DOMANDE DA SVOLGERE:
a. Riassumi in due frasi il testo su Bruno Alves.
b. Trascrivi dal testo su Bruno Alves il passo che va da "Nato a Póvoa" a "sguardo da generale.".

TESTO DI PARTENZA:
+ + +

Bruno Alves ha costruito la propria leggenda su un orgoglio d’acciaio e su quell’antico senso di appartenenza che rende il calcio una battaglia nobile.
C’è stato un tempo in cui i difensori avevano l’odore dell’erba tagliata e delle notti europee, il coraggio si misurava nei duelli e non nelle statistiche. In quel tempo, non troppo lontano, ma già irrimediabilmente perduto, giocava Bruno Alves. Un uomo d’acciaio e disciplina, cresciuto sulle coste atlantiche del Portogallo. Forgiato da un calcio che non temeva la durezza perché la confondeva con la lealtà. Non era un artista del pallone, ma un artigiano del sacrificio. Per anni, nei suoi interventi puliti e nei suoi occhi severi, si poteva leggere la dignità del mestiere di difendere.

Nato a Póvoa de Varzim nel 1981, Bruno Eduardo Regufe Alves è figlio d’arte – il padre Washington fu anch’egli calciatore – e cresce nelle giovanili del Porto, respirando fin da subito quell’aria di disciplina e ambizione che segnerà tutta la sua carriera. Dopo alcuni prestiti formativi torna al Dragão per diventare colonna portante della retroguardia portista. Leader silenzioso, arcigno, sempre pronto a immolarsi per la causa. Con il Porto vive gli anni d’oro: quattro campionati portoghesi, due Coppe di Portogallo, tre Supercoppe e una Coppa UEFA. Al fianco di compagni come Ricardo Carvalho e Pepe, Bruno incarna l’essenza del difensore “vecchia scuola”: fisico imponente, tempra d’acciaio, sguardo da generale.

+ + +

DATI GREZZI:
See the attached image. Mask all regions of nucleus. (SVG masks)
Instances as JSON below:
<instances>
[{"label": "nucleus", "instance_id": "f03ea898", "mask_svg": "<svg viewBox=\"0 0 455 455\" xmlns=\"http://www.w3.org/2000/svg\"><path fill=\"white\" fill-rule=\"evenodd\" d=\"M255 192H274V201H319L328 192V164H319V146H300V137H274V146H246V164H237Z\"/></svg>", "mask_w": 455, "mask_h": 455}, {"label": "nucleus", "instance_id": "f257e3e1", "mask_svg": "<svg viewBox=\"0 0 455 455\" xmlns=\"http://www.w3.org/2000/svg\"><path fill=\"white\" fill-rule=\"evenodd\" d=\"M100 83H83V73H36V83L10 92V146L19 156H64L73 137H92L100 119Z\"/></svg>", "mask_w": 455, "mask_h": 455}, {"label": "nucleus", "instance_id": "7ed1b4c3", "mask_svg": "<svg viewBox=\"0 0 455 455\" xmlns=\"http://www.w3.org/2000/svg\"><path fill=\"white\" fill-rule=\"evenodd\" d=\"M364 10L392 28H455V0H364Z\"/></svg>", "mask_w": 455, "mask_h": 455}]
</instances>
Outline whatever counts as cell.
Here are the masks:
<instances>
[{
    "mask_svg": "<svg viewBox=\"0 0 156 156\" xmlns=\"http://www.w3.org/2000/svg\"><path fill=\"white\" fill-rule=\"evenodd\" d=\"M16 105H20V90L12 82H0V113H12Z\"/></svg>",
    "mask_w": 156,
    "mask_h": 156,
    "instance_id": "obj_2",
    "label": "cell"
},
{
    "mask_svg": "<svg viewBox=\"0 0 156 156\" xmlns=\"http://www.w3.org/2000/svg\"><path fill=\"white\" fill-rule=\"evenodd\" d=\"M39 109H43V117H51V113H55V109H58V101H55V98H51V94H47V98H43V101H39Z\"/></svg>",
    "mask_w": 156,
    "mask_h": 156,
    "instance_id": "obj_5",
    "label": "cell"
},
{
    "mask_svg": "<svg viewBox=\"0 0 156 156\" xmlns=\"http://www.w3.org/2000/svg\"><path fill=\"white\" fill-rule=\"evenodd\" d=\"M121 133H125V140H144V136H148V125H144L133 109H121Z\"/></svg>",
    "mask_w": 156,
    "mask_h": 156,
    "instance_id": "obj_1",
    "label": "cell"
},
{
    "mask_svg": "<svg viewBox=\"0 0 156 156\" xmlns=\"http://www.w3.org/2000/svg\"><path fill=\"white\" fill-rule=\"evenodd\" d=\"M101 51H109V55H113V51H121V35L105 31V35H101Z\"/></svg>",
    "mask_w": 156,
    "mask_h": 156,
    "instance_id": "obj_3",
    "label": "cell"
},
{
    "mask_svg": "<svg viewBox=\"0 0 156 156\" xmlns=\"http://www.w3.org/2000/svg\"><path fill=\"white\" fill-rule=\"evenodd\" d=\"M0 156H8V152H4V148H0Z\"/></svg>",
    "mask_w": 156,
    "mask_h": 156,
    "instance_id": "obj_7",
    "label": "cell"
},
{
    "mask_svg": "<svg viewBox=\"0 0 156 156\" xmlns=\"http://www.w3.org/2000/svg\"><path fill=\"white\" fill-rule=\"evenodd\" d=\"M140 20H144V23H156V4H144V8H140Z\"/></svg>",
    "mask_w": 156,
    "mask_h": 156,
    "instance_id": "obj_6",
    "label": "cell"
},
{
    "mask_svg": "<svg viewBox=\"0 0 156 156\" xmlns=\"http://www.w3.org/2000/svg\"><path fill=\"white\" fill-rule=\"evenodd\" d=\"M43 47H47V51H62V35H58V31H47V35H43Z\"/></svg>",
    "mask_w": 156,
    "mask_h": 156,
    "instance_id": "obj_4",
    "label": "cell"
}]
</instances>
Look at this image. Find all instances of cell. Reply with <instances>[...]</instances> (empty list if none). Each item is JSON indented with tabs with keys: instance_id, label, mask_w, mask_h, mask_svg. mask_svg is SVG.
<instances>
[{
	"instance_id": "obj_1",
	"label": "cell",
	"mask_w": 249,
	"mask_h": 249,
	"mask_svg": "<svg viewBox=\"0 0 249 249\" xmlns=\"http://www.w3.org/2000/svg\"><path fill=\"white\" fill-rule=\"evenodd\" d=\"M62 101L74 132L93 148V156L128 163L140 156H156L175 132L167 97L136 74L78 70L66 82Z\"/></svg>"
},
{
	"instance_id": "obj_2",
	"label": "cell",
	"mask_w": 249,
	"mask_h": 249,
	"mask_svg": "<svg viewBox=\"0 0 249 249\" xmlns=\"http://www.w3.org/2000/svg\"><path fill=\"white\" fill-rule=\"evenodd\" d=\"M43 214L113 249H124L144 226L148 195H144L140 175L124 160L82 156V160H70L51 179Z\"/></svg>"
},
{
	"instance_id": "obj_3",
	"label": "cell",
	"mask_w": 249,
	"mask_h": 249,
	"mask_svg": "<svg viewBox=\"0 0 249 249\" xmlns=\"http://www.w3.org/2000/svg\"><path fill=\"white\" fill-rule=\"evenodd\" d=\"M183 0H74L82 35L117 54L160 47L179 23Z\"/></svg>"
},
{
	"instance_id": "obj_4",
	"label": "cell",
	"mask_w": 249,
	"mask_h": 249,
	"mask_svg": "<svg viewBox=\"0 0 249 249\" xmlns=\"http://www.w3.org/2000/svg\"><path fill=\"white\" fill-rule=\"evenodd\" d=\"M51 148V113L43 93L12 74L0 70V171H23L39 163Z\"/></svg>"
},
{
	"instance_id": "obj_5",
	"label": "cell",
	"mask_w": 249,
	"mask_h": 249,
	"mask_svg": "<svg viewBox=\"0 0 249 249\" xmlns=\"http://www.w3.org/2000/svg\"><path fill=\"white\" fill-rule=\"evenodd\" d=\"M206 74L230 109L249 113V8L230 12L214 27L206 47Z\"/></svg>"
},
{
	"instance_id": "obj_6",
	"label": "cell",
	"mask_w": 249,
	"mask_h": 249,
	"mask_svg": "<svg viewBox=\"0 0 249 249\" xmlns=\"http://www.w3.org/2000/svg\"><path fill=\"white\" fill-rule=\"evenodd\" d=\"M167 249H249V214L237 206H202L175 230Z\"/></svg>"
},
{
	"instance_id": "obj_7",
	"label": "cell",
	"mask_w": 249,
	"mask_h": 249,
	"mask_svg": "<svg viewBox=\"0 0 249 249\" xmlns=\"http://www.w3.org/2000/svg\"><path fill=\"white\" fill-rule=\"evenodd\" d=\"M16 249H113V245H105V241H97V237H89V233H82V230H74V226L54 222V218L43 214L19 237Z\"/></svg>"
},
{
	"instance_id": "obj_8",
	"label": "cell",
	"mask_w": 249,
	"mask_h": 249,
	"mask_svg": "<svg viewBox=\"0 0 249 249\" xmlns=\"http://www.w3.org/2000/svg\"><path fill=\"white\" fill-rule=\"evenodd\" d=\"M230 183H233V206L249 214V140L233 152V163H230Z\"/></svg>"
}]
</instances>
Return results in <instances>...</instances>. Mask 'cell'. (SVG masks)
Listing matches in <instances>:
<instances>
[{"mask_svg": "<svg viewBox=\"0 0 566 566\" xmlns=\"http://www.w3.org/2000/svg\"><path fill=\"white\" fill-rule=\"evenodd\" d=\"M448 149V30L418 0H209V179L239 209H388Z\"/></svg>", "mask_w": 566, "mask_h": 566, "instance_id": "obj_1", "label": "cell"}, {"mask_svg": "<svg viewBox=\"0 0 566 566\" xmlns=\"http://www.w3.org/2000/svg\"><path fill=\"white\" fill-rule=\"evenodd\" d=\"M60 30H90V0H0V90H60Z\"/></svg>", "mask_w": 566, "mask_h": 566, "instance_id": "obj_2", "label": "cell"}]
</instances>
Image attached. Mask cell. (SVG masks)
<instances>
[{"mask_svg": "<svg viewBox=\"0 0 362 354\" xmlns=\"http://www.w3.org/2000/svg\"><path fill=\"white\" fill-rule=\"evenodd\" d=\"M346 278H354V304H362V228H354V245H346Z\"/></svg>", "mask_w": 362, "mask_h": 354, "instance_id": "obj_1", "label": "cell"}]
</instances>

+ + +

SOLUZIONI:
a. Bruno Alves, nato a Póvoa de Varzim nel 1981 e figlio del calciatore Washington, è cresciuto nelle giovanili del Porto e, dopo alcuni prestiti, è diventato la colonna portante della sua difesa. Con il Porto ha vinto quattro campionati portoghesi, due Coppe di Portogallo, tre Supercoppe e una Coppa UEFA, incarnando il difensore "vecchia scuola": fisico imponente, tempra d'acciaio, sguardo da generale.

b.
Nato a Póvoa de Varzim nel 1981, Bruno Eduardo Regufe Alves è figlio d’arte – il padre Washington fu anch’egli calciatore – e cresce nelle giovanili del Porto, respirando fin da subito quell’aria di disciplina e ambizione che segnerà tutta la sua carriera. Dopo alcuni prestiti formativi torna al Dragão per diventare colonna portante della retroguardia portista. Leader silenzioso, arcigno, sempre pronto a immolarsi per la causa. Con il Porto vive gli anni d’oro: quattro campionati portoghesi, due Coppe di Portogallo, tre Supercoppe e una Coppa UEFA. Al fianco di compagni come Ricardo Carvalho e Pepe, Bruno incarna l’essenza del difensore “vecchia scuola”: fisico imponente, tempra d’acciaio, sguardo da generale.